:: Opdracht ::
Schrijf de tekst over windenergie hieronder volledig en woord voor woord over.

:: Aangeleverde tekst ::
★ ★ ★ ★

Feature

Het perspectief van windenergie

Donderdagavond 14 mei was het NAi het toneel van een vakdebat over windenergie. Zwaargewichten uit de wereld van de ruimtelijke ordening zoals Dirk Sijmons (HNS), Liliane Geerling (BVR) en Art Zaaijer (OMA) gingen op uitnodiging van Yttje Feddes, Rijksadviseur voor het landschap, in op de ontwikkelingen rondom windturbines.

Zeekracht Masteroplan Noordzee – beeld OMA

Meer molens, meer problemen 
Het debat vormt de aftrap voor het Nationaal Perspectief Windenergie dat dit jaar zal worden opgesteld, met als opgave het realiseren van 6000 MW op zowel zee als land voor 2020. In deze tijd, waarin de begrippen als duurzaamheid, kredietcrisis en klimaatsverandering zelfs zijn doorgedrongen tot borreltafel en koffieautomaat, lijkt de windmolen niets meer in de weg te staan. Toch gaat alles minder snel dan verwacht.
Veel van de problematiek van windmolens hangt samen met schaalvergroting. De grotere hoogte van de molens zorgt ervoor dat de onderlinge afstand ook groter wordt, de afstand moet namelijk minimaal vier keer de masthoogte zijn. Kortom de impact van windmolens neemt zowel in hoogte als oppervlakte toe. In ons dichtbevolkte en platte land zorgt dit voor een toenemende weerstand. Hoe kun je dan toch meer megawatt realiseren?

Het is intussen twee jaar geleden dat Dirk Sijmons als rijksadviseur van het landschap het advies Windturbines in het Nederlandse landschap aan de ministers Cramer, Verburg en Van der Hoeven aanbood. In een soort nabeschouwing op eigen werk vat Sijmons het advies nog een keer samen. Hij gaat daarbij vooral in op de semantiek; welke betekenis verbinden mensen aan het beeld van een windmolen? Er heerst veel weerstand bij burgers en bestuurders en deze berust niet op rationele argumenten. Een gevoel van noodzaak ontbreekt. Het belang van de windmolen moet deze 'Don Quichottes' duidelijk worden gemaakt. 'Maar,' zegt Sijmons, 'de ruimtelijke ontwerpkant speelt hierin geen hoofdrol'.

★ ★ ★ ★

:: Aangeleverde gegevens ::
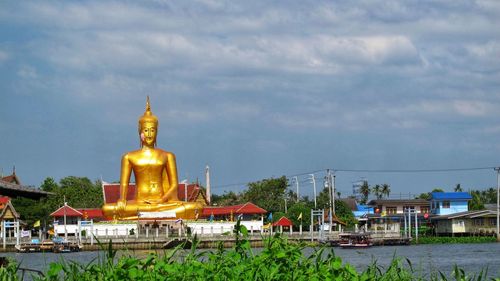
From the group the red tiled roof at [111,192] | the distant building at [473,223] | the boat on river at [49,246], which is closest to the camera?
the boat on river at [49,246]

★ ★ ★ ★

:: Antwoord ::
Feature

Het perspectief van windenergie

Donderdagavond 14 mei was het NAi het toneel van een vakdebat over windenergie. Zwaargewichten uit de wereld van de ruimtelijke ordening zoals Dirk Sijmons (HNS), Liliane Geerling (BVR) en Art Zaaijer (OMA) gingen op uitnodiging van Yttje Feddes, Rijksadviseur voor het landschap, in op de ontwikkelingen rondom windturbines.

Zeekracht Masteroplan Noordzee – beeld OMA

Meer molens, meer problemen 
Het debat vormt de aftrap voor het Nationaal Perspectief Windenergie dat dit jaar zal worden opgesteld, met als opgave het realiseren van 6000 MW op zowel zee als land voor 2020. In deze tijd, waarin de begrippen als duurzaamheid, kredietcrisis en klimaatsverandering zelfs zijn doorgedrongen tot borreltafel en koffieautomaat, lijkt de windmolen niets meer in de weg te staan. Toch gaat alles minder snel dan verwacht.
Veel van de problematiek van windmolens hangt samen met schaalvergroting. De grotere hoogte van de molens zorgt ervoor dat de onderlinge afstand ook groter wordt, de afstand moet namelijk minimaal vier keer de masthoogte zijn. Kortom de impact van windmolens neemt zowel in hoogte als oppervlakte toe. In ons dichtbevolkte en platte land zorgt dit voor een toenemende weerstand. Hoe kun je dan toch meer megawatt realiseren?

Het is intussen twee jaar geleden dat Dirk Sijmons als rijksadviseur van het landschap het advies Windturbines in het Nederlandse landschap aan de ministers Cramer, Verburg en Van der Hoeven aanbood. In een soort nabeschouwing op eigen werk vat Sijmons het advies nog een keer samen. Hij gaat daarbij vooral in op de semantiek; welke betekenis verbinden mensen aan het beeld van een windmolen? Er heerst veel weerstand bij burgers en bestuurders en deze berust niet op rationele argumenten. Een gevoel van noodzaak ontbreekt. Het belang van de windmolen moet deze 'Don Quichottes' duidelijk worden gemaakt. 'Maar,' zegt Sijmons, 'de ruimtelijke ontwerpkant speelt hierin geen hoofdrol'.